History of the Biology of Vitamin A and Revival in the Hammerling Lab

Vitamin A was discovered 100 years ago by biochemists who were studying the nutritional values of various forms of fats and oils. Among the components of corn oil was the yellow, “fat-soluble substance A”, later christened vitamin A, that promoted normal weight gain in chicks. A dozen years later Wolbach and Howe showed in their trailblazing paper how vitamin A was necessary for the healthy development of numerous organs, including the development of lymphoid organs. These findings seemed pertinent to us when we found in the ’90s that the survival of lymphocytes in vitro depended on the presence of vitamin A in the medium. Retinoic acid, the activated form of vitamin A, at the time presumed solely responsible for its physiology, was incapable of supporting cell growth and survival. Thus began our quest for a vitamin A-specific mechanism of action that was independent of the transcription paradigm of retinoic acid. While we initially focused on the immune system, we soon found that vitamin A had much broader functions, potentially affecting every cell in the body.

Recent Pertinent Findings

A search for intracellular receptors of vitamin A netted a dozen proteins with high-affinity binding sites, all members of the super-family of Raf/PKC serine threonine kinases. Even more intriguing, these binding sites localized to the zinc-finger domains that these kinases have in common and that were known to function as activation domains. However, the classic activation pathways via GTP-ras for Raf kinases, or via diacyl-glycerol for PKC, were independent of vitamin A, raising the question of why these binding sites existed and, moreover, were evolutionarily conserved from insects to man.
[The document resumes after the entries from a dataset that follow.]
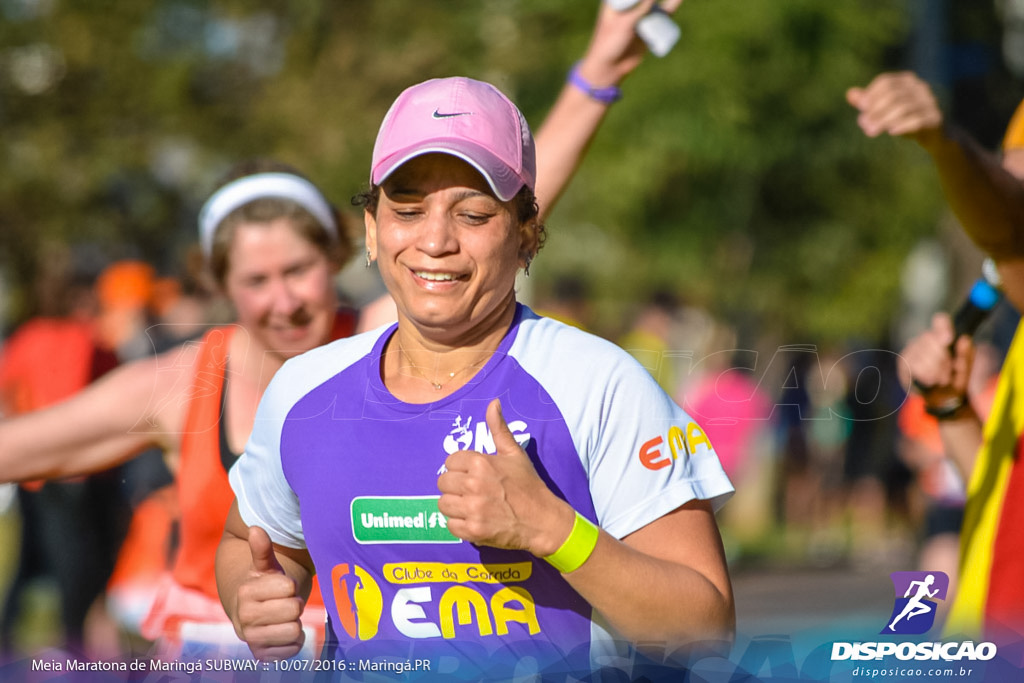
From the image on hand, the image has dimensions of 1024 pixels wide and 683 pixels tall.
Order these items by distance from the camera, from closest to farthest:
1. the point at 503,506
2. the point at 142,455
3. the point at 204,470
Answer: the point at 503,506
the point at 204,470
the point at 142,455

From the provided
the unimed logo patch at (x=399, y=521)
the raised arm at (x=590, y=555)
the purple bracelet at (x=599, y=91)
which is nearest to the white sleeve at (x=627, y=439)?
the raised arm at (x=590, y=555)

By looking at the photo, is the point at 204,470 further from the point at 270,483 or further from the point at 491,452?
the point at 491,452

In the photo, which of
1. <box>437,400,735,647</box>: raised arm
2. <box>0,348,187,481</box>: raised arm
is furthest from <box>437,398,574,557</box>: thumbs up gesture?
<box>0,348,187,481</box>: raised arm

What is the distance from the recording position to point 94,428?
3322mm

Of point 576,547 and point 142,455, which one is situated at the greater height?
point 142,455

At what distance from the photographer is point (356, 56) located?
15.6 m

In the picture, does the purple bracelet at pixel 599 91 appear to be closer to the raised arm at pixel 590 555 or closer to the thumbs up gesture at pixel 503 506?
the raised arm at pixel 590 555

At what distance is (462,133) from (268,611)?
3.17 feet

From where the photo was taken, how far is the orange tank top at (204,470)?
3.44 m

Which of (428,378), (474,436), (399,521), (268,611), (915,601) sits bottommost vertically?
(915,601)

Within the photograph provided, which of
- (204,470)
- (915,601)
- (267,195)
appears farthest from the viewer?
(267,195)

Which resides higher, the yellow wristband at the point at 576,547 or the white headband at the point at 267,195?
the white headband at the point at 267,195

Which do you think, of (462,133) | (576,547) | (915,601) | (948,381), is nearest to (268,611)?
(576,547)

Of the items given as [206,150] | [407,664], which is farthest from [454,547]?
[206,150]
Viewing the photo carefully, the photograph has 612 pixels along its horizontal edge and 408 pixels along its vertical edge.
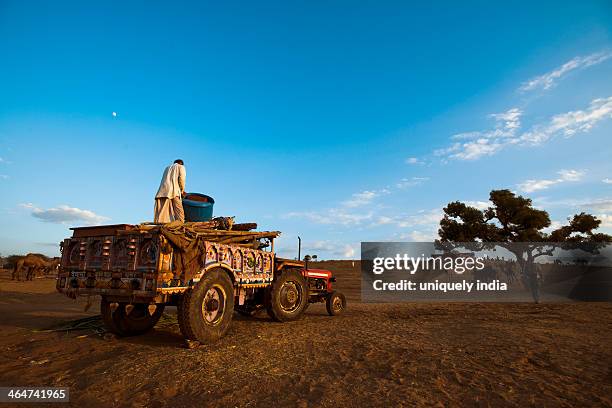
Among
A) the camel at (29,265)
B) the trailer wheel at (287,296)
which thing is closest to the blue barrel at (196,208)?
the trailer wheel at (287,296)

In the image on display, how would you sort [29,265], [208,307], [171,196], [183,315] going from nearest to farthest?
[183,315] < [208,307] < [171,196] < [29,265]

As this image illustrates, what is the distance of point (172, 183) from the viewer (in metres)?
7.96

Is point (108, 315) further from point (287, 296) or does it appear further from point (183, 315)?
point (287, 296)

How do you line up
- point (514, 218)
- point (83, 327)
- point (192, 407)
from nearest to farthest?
point (192, 407), point (83, 327), point (514, 218)

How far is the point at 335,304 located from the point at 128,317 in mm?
6918

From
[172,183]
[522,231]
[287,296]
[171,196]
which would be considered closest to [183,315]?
[171,196]

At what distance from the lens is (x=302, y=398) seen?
153 inches

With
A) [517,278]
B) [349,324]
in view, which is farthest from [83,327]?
[517,278]

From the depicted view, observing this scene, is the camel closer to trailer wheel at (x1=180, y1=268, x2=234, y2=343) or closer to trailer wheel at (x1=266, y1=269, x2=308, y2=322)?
trailer wheel at (x1=266, y1=269, x2=308, y2=322)

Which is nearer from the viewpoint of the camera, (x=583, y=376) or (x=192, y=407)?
(x=192, y=407)

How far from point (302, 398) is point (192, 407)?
4.04 ft

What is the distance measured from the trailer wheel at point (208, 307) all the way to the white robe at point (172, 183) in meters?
2.33

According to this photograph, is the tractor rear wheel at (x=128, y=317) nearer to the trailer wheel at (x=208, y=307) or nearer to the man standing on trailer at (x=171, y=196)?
the trailer wheel at (x=208, y=307)

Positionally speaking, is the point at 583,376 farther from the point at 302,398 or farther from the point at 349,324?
the point at 349,324
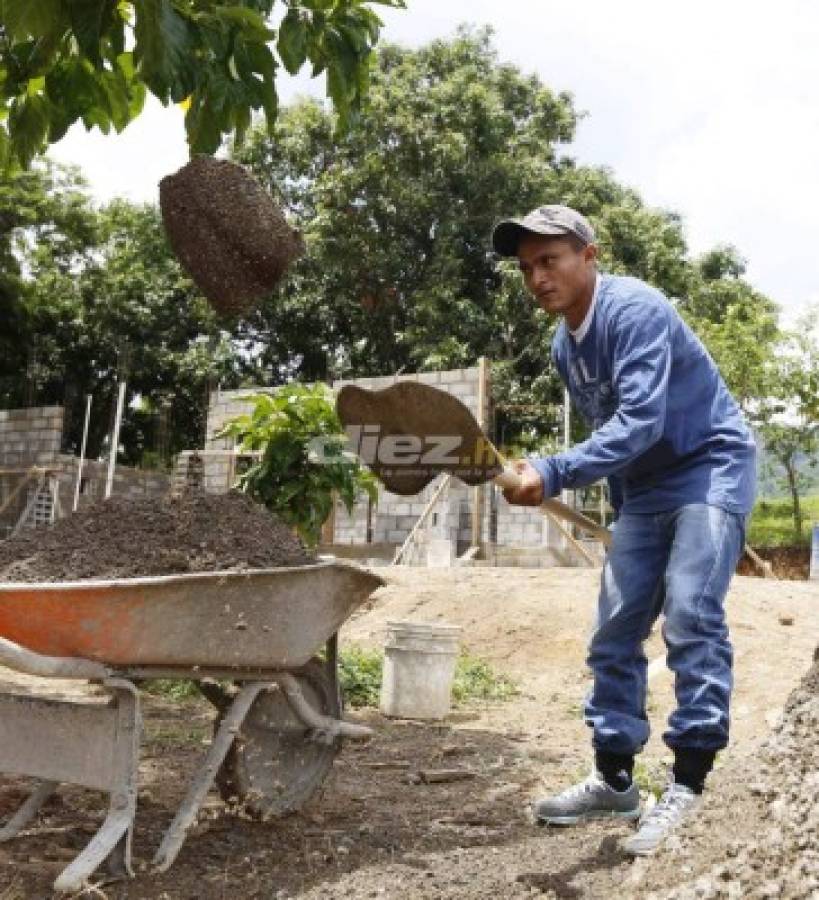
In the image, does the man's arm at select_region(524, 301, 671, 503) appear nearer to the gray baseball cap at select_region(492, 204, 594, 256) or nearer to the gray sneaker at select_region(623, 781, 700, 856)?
the gray baseball cap at select_region(492, 204, 594, 256)

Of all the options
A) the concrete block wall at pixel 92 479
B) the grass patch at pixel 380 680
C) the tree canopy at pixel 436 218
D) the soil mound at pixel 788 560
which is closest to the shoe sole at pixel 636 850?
the grass patch at pixel 380 680

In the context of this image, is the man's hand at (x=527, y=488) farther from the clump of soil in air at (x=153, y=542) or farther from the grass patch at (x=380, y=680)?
the grass patch at (x=380, y=680)

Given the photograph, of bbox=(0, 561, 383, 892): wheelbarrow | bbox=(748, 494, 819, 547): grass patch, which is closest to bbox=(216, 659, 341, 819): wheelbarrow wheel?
bbox=(0, 561, 383, 892): wheelbarrow

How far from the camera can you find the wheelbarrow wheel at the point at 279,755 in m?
2.99

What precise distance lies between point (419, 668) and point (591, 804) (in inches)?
92.8

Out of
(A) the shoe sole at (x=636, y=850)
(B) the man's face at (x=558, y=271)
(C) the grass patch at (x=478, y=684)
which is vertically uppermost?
(B) the man's face at (x=558, y=271)

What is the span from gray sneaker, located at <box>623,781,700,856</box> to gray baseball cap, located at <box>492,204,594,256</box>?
1.38 metres

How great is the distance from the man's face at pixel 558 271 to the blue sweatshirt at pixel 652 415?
54 mm

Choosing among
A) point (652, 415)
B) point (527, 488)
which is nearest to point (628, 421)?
point (652, 415)

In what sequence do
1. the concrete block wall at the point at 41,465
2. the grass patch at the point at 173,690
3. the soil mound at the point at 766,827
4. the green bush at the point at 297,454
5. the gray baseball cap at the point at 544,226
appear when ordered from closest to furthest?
the soil mound at the point at 766,827 → the gray baseball cap at the point at 544,226 → the green bush at the point at 297,454 → the grass patch at the point at 173,690 → the concrete block wall at the point at 41,465

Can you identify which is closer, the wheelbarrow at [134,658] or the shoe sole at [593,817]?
the wheelbarrow at [134,658]

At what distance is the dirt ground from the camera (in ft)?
7.89

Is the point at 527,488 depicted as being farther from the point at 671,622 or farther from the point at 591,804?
the point at 591,804

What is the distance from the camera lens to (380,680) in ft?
19.4
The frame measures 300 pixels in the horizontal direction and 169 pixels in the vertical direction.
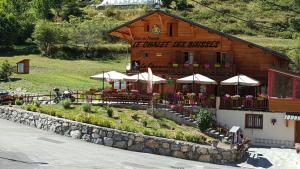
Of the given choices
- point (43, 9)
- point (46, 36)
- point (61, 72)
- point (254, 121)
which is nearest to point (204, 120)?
point (254, 121)

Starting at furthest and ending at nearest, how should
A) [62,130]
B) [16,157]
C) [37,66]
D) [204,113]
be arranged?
[37,66], [204,113], [62,130], [16,157]

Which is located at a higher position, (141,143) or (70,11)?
(70,11)

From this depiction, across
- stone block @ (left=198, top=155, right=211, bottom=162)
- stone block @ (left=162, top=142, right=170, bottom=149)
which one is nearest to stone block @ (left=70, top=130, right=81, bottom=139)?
stone block @ (left=162, top=142, right=170, bottom=149)

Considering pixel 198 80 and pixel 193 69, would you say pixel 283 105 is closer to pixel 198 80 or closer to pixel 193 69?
pixel 198 80

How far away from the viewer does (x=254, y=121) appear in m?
32.1

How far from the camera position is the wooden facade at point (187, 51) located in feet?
118

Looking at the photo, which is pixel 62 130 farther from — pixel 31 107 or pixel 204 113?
pixel 204 113

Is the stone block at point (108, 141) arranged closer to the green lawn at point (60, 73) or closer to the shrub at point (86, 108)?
the shrub at point (86, 108)

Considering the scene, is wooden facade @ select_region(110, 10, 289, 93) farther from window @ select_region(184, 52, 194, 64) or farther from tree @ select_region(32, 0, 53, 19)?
tree @ select_region(32, 0, 53, 19)

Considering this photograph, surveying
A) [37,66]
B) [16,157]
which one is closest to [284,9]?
[37,66]

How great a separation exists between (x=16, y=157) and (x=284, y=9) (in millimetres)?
92826

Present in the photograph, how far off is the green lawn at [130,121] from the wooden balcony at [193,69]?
21.8ft

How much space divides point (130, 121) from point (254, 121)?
8.52 meters

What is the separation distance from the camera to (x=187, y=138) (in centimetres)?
2616
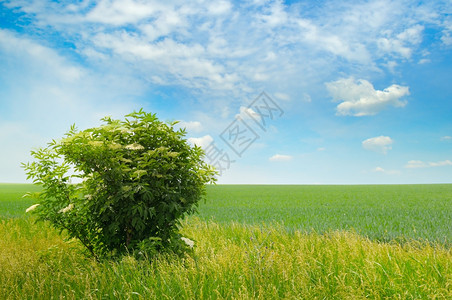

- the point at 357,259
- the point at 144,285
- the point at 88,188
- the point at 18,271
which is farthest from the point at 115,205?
the point at 357,259

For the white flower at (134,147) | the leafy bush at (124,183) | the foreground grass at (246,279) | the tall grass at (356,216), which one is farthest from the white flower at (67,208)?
the tall grass at (356,216)

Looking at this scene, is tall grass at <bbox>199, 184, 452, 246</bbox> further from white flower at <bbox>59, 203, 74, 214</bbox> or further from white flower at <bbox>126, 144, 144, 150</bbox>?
white flower at <bbox>59, 203, 74, 214</bbox>

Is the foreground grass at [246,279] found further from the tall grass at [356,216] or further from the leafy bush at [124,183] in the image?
the tall grass at [356,216]

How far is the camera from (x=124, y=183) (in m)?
5.55

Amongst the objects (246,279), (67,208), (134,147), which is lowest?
(246,279)

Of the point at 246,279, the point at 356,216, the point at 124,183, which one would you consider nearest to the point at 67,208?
the point at 124,183

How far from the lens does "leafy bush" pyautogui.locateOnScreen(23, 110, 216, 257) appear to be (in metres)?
Answer: 5.50

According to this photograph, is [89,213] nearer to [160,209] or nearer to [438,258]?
[160,209]

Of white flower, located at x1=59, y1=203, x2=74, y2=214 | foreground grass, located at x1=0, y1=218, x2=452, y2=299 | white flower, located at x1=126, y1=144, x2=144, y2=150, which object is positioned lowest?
foreground grass, located at x1=0, y1=218, x2=452, y2=299

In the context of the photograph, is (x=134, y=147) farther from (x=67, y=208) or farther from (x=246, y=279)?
(x=246, y=279)

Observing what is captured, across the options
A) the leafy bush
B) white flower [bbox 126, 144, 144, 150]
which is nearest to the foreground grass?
the leafy bush

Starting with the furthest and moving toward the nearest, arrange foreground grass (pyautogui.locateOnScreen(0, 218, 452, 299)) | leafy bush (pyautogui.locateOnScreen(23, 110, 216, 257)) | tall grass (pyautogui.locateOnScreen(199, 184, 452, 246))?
tall grass (pyautogui.locateOnScreen(199, 184, 452, 246))
leafy bush (pyautogui.locateOnScreen(23, 110, 216, 257))
foreground grass (pyautogui.locateOnScreen(0, 218, 452, 299))

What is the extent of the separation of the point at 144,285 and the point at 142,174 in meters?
1.67

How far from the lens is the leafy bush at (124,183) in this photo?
216 inches
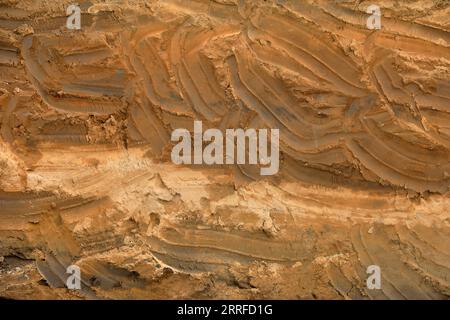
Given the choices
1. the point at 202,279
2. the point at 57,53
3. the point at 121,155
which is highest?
the point at 57,53

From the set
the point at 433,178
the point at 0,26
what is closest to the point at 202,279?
the point at 433,178

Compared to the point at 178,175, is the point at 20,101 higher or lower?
higher

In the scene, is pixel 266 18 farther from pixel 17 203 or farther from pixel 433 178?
pixel 17 203

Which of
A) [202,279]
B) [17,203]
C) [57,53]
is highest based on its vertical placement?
[57,53]

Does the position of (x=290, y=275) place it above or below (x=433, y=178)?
below

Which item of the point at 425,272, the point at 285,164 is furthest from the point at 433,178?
the point at 285,164

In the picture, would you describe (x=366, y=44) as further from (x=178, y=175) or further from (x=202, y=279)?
(x=202, y=279)
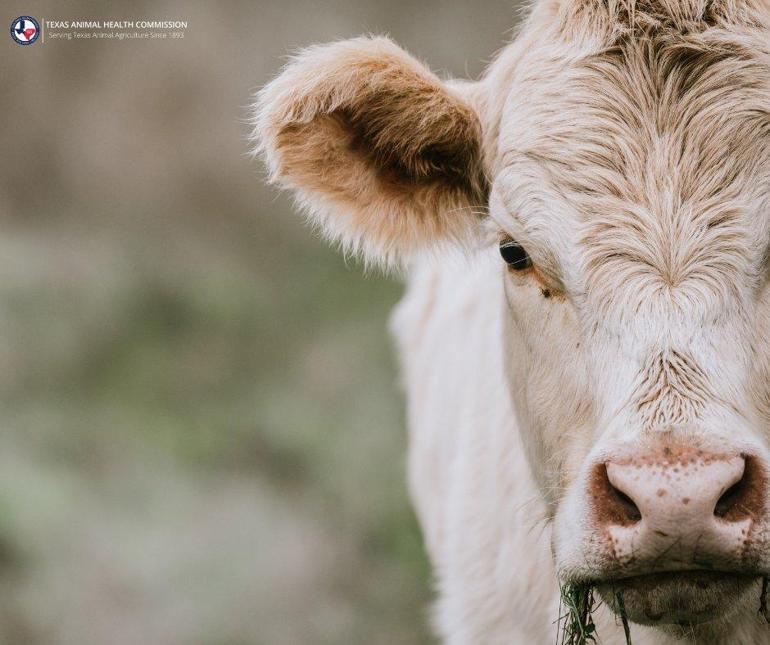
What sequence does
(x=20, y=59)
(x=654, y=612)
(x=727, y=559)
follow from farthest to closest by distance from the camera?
(x=20, y=59) → (x=654, y=612) → (x=727, y=559)

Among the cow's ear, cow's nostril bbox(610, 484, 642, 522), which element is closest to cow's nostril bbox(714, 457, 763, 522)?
cow's nostril bbox(610, 484, 642, 522)

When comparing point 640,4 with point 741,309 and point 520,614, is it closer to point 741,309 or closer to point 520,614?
point 741,309

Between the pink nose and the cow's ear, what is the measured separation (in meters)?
1.22

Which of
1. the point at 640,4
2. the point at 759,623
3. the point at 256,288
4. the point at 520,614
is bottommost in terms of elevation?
the point at 256,288

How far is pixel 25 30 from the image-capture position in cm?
899

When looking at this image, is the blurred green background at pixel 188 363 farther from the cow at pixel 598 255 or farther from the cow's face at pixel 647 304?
the cow's face at pixel 647 304

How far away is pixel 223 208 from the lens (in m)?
9.84

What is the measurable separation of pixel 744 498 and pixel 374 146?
1.50 meters

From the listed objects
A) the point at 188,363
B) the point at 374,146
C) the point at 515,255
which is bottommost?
the point at 188,363

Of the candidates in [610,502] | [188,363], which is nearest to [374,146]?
[610,502]

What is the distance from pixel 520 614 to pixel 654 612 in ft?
3.32

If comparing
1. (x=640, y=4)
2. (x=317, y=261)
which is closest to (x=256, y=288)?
(x=317, y=261)

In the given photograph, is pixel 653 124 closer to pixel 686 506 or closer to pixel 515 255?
pixel 515 255

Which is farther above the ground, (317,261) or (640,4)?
(640,4)
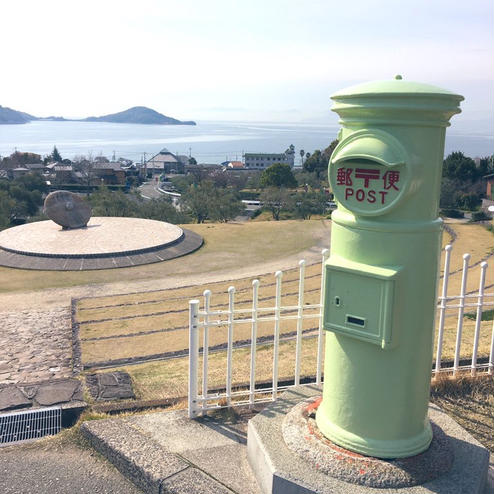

The findings by others that alternate activation pathways via redox action existed brought a breakthrough. We found that vitamin A was required as co-factor and that in vitamin A deficiency kinase function was compromised. Although this should have opened clear paths of inquiry, the sheer complexity of vitamin A deficiency, which damages multiple pathways in its wake, stymied progress. Eventually we learned that anhydroretinol, a presumed antagonist of vitamin A, blocksATP synthesis, and that anhydroretinol-treated cells, unable to cover their energy demands,go into programmed cell death. A new focus on mitochondria promised a “simpler” model and resulted in the current projects: regulation of energy homeostasis, mitochondria-intrinsic pathways that control respiration, the biochemistry of a novel PKCδ signal module, and the function of vitamin A as an electron carrier.